You have an anxiety disorder.
Anxiety plays a vital role in excessive worry. The fear of abandonment can become very obvious if you have a separation anxiety disorder.
How to Overcome Fear of Abandonment?
So how can you overcome this fear? What can you do to reach the full fear of abandonment healing? Below is a list of possible things that can help. But you should know that it is not easy to overcome this fear; neither does it vanish in a day. Yet here are the things you can start doing, to venture into fear of abandonment healing.
- Begin the journey of self-love: At the end of the day, people are comfortable being alone because they are their own company. You need to feel that you are enough; to feel that, you must start loving yourself as much as you want people to love you. Shift the focus.
- Don’t beat yourself up: Though this is still part of the first point, you must note this. Saying negative things to yourself is highly self-damaging and should be avoided.

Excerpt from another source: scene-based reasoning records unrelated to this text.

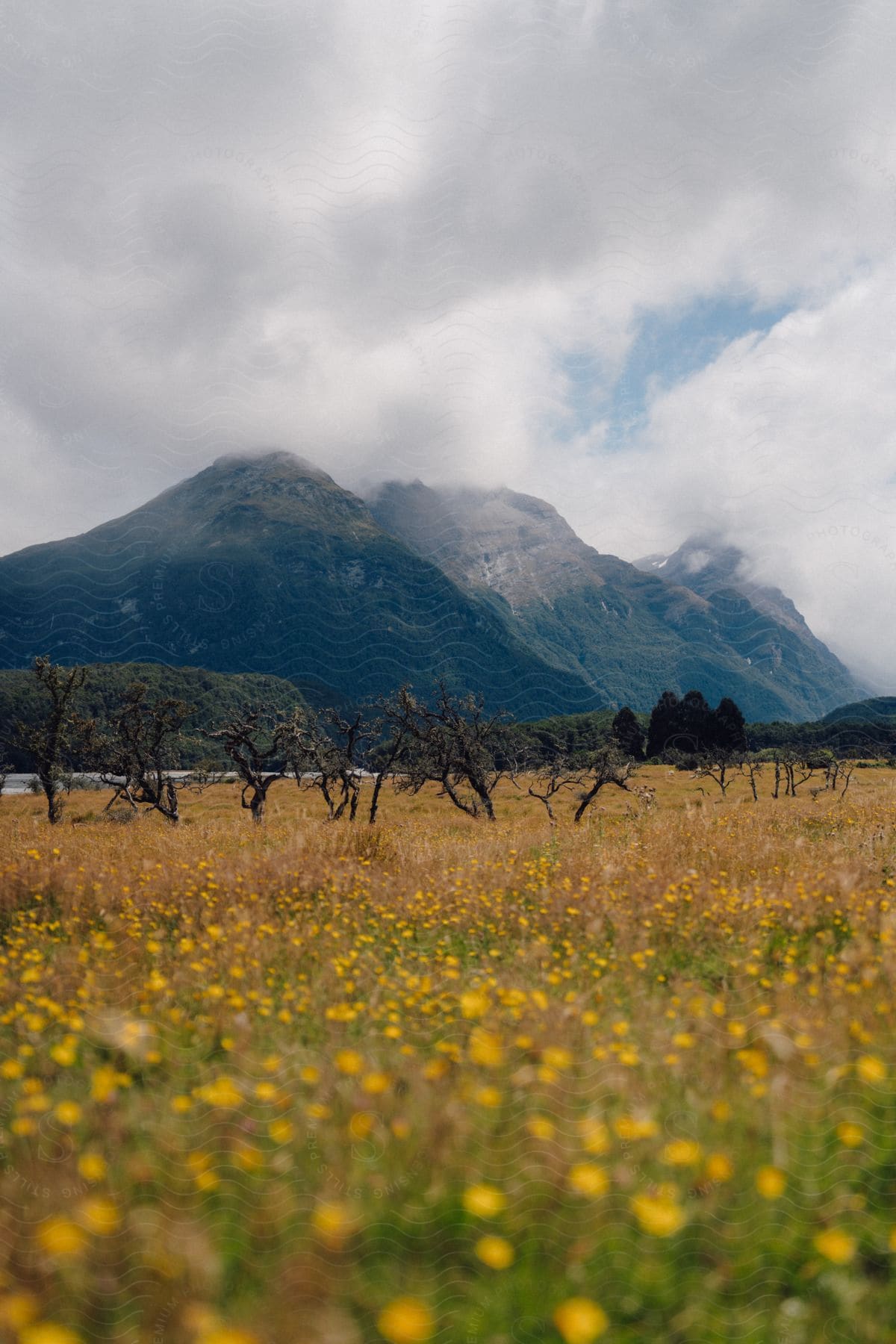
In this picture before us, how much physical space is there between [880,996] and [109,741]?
38836mm

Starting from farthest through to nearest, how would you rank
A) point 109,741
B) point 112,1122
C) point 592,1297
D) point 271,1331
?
point 109,741
point 112,1122
point 592,1297
point 271,1331

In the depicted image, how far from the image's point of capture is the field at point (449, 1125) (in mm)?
2203

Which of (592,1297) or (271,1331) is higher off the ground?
(271,1331)

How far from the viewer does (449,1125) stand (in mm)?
2982

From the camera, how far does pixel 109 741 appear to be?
119 ft

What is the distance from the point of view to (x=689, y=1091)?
131 inches

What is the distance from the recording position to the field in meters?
2.20

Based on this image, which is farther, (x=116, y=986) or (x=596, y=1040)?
(x=116, y=986)

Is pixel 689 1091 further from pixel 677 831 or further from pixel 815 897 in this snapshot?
pixel 677 831

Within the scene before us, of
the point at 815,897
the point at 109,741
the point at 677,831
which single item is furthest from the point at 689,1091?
the point at 109,741

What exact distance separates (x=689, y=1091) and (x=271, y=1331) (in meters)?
2.30

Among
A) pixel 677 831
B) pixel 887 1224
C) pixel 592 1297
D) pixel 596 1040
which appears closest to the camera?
pixel 592 1297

- Don’t act based on your fears or your feelings alone: Surely, our guts tell us things — but they are not always right. Just because he didn’t pick up your call does not mean he doesn’t like you. Talk about what bothers you from an understanding point of view, not like you want to attack or find a fault.
While it is recommended to do all these things, it is also crucial to visit a counselor. The medical health practitioner will go over what is causing you to have this excessive worry. They will also check to ensure you don’t suffer from PTSD, anxiety, or other mental health issues. After this is done, you can begin the therapy towards better health and a sound mind.